April 1 2015, By: Hal Neier, Esq.
Recognizing the unquestionable value of mediating commercial disputes, the New York Supreme Court, New York County, launched a pilot project by which certain cases assigned to the Commercial Division are automatically referred to mandatory mediation. Because it has been just a short while since the pilot project became effective, it is far too early to tell how it is working. But certain things are clear from the very structure of the new mandatory mediation program. Most notably, it is not entirely mandatory. While it can be hoped that parties will take advantage of the pilot project?which allows parties to select mediators either from a private ADR firm or from the Commercial Division panel ? the ability of parties simply to stipulate out of the program leaves a potentially significant gap in its effectiveness.

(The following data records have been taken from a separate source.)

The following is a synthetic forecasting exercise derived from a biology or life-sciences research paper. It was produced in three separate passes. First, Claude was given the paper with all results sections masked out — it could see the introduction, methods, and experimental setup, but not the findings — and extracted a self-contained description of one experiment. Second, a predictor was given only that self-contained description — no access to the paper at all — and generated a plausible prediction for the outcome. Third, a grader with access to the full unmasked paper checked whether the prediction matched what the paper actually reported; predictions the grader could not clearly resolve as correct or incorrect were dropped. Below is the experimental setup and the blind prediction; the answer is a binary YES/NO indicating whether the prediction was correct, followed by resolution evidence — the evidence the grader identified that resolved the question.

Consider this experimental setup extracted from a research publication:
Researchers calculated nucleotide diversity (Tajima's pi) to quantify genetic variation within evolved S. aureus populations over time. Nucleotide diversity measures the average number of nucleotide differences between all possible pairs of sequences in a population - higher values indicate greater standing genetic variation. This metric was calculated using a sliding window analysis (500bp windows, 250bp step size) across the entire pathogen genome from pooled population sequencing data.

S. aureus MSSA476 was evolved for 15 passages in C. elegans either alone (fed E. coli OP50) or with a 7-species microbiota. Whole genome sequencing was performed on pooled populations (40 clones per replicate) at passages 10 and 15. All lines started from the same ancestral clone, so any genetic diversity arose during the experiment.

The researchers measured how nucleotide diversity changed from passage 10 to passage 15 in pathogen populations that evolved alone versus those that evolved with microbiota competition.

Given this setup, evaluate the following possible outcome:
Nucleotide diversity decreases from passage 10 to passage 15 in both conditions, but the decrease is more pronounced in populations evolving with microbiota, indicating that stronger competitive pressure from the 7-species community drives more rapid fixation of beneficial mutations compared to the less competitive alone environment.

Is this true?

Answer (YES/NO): NO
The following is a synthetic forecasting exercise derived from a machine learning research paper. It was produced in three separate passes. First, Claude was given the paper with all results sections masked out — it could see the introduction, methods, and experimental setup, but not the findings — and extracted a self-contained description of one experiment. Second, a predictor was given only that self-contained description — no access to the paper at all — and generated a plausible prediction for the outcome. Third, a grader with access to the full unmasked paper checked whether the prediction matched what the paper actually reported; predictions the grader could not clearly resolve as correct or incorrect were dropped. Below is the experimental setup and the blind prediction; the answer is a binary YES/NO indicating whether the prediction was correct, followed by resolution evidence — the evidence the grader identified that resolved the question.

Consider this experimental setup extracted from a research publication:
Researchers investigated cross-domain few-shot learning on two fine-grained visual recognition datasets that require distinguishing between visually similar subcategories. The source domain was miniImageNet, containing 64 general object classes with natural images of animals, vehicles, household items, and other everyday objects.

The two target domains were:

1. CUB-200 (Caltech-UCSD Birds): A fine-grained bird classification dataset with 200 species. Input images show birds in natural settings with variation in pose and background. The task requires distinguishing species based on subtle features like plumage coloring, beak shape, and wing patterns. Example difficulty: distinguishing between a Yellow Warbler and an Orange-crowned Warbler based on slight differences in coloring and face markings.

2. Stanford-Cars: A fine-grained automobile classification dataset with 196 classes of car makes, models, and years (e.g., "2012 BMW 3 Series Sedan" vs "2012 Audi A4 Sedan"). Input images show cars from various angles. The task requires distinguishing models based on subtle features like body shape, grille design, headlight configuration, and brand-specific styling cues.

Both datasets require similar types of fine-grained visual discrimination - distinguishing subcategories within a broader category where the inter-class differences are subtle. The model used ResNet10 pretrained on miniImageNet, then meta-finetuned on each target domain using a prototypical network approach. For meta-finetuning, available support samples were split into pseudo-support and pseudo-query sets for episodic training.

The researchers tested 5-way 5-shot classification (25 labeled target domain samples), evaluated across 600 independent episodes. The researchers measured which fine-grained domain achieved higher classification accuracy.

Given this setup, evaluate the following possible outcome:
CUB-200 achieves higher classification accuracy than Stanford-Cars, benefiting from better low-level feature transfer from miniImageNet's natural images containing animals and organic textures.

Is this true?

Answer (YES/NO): YES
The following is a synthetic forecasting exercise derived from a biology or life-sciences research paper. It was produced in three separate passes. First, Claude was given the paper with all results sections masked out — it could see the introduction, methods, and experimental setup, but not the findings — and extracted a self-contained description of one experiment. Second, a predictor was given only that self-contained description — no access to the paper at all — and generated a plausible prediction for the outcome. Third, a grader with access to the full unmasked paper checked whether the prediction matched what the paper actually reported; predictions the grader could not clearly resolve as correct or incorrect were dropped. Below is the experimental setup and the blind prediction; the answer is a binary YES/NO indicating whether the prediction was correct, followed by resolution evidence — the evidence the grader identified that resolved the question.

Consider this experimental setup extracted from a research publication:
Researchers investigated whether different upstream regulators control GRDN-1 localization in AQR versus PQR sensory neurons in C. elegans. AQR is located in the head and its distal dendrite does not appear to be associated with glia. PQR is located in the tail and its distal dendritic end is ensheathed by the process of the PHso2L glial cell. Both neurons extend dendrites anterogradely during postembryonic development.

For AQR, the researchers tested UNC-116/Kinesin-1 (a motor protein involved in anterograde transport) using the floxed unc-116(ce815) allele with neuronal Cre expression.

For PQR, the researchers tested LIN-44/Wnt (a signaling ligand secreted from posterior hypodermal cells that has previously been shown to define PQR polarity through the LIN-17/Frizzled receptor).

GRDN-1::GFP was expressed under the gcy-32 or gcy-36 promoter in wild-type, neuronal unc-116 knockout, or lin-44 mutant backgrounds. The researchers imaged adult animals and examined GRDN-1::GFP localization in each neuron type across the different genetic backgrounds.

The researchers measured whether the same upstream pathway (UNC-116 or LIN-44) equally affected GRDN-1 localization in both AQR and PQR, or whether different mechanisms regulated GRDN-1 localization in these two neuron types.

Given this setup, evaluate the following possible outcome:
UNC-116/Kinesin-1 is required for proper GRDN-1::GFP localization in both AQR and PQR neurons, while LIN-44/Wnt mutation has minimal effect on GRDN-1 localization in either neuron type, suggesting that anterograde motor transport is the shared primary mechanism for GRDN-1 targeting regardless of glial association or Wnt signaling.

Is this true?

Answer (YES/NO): NO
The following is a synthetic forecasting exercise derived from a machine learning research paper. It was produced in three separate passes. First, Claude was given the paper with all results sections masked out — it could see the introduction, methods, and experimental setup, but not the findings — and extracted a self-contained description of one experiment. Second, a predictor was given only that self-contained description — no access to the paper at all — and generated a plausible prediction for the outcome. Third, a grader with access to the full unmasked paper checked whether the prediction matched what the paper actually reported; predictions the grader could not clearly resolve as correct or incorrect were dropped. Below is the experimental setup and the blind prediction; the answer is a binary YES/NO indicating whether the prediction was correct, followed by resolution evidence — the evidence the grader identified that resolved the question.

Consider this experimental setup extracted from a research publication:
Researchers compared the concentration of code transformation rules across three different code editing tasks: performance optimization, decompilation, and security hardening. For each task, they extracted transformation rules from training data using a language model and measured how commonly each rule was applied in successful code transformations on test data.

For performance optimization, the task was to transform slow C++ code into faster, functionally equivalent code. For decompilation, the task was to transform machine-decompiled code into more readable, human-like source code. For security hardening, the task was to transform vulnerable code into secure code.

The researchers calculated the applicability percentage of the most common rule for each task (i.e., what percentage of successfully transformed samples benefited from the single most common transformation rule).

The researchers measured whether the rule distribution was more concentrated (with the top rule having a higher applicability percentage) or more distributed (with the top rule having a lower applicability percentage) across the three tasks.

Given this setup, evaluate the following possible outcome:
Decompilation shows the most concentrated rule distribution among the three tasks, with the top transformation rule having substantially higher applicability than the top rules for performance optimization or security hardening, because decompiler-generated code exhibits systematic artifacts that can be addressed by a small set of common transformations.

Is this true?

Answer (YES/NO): NO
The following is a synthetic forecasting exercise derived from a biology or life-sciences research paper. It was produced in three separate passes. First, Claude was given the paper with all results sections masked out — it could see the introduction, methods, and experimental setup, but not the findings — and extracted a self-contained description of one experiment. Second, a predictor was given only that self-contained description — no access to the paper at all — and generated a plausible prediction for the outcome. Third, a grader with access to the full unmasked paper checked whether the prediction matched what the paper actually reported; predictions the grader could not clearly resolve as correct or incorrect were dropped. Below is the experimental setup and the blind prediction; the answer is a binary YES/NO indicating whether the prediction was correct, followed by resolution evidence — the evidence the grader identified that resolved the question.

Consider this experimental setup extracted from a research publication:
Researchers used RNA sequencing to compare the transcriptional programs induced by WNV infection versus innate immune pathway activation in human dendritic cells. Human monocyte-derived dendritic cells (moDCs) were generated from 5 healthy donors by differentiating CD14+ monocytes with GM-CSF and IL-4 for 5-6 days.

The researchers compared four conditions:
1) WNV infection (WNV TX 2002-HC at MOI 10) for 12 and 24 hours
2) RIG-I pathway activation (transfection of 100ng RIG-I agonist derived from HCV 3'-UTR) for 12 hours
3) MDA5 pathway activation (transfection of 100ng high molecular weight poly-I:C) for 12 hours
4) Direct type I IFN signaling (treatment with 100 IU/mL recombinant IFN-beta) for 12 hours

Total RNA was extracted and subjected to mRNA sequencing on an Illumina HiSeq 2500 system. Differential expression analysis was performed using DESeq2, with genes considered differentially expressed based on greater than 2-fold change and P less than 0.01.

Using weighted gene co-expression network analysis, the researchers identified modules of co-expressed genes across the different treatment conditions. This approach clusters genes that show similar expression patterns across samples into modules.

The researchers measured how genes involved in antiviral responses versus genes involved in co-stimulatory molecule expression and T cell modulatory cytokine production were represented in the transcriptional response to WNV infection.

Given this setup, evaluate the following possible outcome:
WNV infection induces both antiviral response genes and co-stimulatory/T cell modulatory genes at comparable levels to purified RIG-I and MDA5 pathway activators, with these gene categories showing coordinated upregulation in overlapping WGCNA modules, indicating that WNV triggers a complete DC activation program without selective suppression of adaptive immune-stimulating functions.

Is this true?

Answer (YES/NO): NO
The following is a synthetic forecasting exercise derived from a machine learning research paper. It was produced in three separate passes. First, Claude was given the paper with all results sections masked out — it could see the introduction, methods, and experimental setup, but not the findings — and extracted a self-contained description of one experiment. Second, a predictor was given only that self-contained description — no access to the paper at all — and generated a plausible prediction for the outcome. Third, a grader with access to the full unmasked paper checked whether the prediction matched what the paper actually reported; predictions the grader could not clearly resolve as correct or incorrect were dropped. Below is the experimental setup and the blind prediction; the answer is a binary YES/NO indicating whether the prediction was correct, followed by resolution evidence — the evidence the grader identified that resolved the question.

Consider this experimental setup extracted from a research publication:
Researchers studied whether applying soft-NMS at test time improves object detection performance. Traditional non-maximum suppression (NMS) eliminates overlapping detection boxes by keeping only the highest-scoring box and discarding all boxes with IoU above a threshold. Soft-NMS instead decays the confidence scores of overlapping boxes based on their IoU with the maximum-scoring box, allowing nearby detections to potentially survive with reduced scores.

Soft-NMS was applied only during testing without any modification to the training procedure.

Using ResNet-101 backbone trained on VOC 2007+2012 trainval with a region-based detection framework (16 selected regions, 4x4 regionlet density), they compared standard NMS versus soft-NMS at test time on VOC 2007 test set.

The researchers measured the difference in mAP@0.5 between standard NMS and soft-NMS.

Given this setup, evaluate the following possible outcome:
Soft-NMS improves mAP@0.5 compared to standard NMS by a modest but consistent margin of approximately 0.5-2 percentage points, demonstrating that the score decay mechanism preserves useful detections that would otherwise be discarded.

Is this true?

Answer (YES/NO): YES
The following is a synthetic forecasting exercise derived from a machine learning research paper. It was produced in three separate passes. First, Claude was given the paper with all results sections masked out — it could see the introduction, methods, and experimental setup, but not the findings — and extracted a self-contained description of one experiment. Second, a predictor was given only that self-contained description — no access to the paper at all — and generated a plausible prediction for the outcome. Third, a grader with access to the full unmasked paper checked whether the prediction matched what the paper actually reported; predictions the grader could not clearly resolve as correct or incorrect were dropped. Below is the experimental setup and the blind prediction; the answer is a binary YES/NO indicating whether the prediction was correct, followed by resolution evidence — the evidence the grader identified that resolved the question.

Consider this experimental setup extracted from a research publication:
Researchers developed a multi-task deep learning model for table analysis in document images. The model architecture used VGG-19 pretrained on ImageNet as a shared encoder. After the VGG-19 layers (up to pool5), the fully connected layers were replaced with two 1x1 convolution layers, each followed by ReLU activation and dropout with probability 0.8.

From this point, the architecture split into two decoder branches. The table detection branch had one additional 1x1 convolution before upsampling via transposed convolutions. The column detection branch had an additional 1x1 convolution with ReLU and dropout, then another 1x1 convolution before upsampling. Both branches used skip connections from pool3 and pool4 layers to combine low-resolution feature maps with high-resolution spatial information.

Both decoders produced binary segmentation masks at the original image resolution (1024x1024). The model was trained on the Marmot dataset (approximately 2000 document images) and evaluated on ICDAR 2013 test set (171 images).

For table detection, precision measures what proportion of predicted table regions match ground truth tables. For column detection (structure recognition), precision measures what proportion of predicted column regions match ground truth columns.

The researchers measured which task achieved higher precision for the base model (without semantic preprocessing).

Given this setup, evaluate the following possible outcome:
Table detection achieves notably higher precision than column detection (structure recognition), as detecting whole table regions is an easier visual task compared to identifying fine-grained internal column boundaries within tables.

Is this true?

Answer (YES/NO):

By way of background, on June 23, 2014, the Administrative Judge of the Civil Branch of the Supreme Court, New York County, issued an Administrative Order establishing “a pilot project for the automatic referral of certain Commercial Division cases to mandatory mediation.” Under the pilot project, which became effective on July 28, every fifth case assigned to the Commercial Division is automatically referred to “mandatory mediation” under the auspices of the Commercial Division’s longstanding ADR Program, which has been in place since 1996 and will continue to run parallel with the pilot project. The parties are free to choose their own mediator or select from a roster of neutrals assembled by the Commercial Division.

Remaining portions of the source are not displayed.